(Beginning of SOURCE RECORDS)

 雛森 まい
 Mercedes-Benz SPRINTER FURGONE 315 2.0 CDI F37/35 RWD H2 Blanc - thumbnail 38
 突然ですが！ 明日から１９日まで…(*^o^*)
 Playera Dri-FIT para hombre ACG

(End of SOURCE RECORDS)
(Beginning of SOURCE RECORDS)

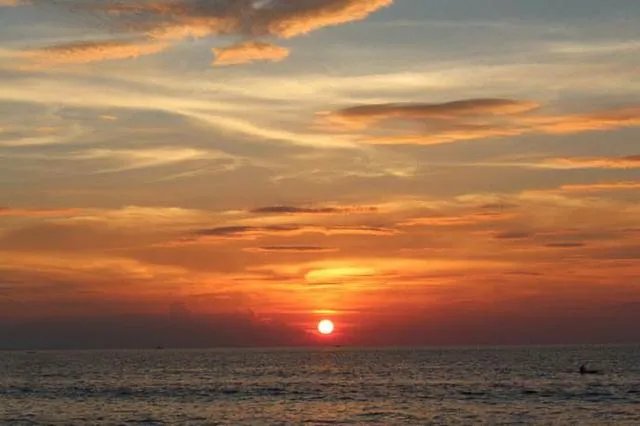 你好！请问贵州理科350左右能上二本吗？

(End of SOURCE RECORDS)

Out of the material above, output word for word the line with "Mercedes-Benz SPRINTER FURGONE", the line with "Playera Dri-FIT para hombre ACG", and all lines between them, with nothing else.

— ANSWER TO THE PROBLEM —
 Mercedes-Benz SPRINTER FURGONE 315 2.0 CDI F37/35 RWD H2 Blanc - thumbnail 38
 突然ですが！ 明日から１９日まで…(*^o^*)
 Playera Dri-FIT para hombre ACG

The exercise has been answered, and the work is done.